The authors of the PNAS study conclude that the contamination they document is likely the result of “… poor well construction.” This is hardly comforting, however. Given the substantial drop in natural gas prices over the last few years, at least at the wholesale level, due to the glut on the market caused by the massive increase in fracking, profit margins have declined significantly. Some companies have cut back production or switched capacity to the extraction of other hydrocarbons. Therefore, the pressure to keep production costs as low as possible is extreme. This inevitably leads to cutting corners. Even supposedly safe procedures can be compromised when profit is placed above safety. As seen in the BP disaster in the Gulf, the consequences can be severe.
In the case of hydrofracking, the probability of a single, highly visible accident may be less than it is in deep-water oil drilling, but the cumulative effect of leakage from thousands upon thousands of wells, unacknowledged by the industry, and ignored or covered up by the government, would be equally if not more devastating. The insidious contamination of ground water is less visible than a massive oil spill in the ocean. Nevertheless, the long-term effects could potentially impact even greater numbers of people given the large portions of the country where hydrocarbon-containing shale deposits suitable for fracking are found.

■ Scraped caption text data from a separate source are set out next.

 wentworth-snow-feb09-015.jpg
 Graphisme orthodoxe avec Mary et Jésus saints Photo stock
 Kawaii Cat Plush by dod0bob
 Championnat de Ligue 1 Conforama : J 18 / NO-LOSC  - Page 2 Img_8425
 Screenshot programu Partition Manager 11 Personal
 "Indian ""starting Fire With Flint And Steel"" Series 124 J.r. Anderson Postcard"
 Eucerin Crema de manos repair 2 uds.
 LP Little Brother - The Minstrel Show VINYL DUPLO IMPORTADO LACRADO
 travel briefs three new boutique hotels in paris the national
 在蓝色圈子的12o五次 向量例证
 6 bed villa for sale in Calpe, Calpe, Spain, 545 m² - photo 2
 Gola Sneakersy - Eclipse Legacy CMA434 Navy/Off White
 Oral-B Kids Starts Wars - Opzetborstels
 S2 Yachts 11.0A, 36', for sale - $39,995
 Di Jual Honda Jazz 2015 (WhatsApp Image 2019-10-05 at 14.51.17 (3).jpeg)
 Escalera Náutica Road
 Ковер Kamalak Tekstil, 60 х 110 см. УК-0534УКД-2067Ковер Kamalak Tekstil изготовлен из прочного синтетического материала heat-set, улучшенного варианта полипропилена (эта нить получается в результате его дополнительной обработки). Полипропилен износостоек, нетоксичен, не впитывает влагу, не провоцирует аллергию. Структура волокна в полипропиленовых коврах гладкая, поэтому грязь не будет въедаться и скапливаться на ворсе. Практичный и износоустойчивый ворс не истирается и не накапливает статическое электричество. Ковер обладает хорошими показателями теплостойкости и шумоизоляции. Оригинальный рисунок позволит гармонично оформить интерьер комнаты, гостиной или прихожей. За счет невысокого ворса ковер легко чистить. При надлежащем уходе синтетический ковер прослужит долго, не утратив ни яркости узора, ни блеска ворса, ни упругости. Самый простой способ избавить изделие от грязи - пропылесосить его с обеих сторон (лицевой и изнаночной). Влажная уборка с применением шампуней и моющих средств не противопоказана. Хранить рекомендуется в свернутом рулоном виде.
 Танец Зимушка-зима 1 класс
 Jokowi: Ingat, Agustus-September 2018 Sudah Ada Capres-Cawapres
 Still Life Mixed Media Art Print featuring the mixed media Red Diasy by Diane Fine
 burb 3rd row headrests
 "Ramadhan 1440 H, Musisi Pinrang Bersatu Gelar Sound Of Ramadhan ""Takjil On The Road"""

In order to overcome the depressed domestic price of natural gas, the industry is now pushing to develop an export market. Natural gas prices in Europe and Asia are higher than in the United States. Export, in the form of liquefied natural gas (LNG), would provide huge profit opportunities for the giant energy companies. Proposals are already being made for the retrofitting of existing LNG import facilities so they can be used for export. At least one such project is already in progress. Large-scale export would lead to an even greater expansion of hydrofracking in the US than already exists. The result would be the despoiling of large sections of the environment and the sickening of potentially millions of people in order for the energy companies to make super-profits.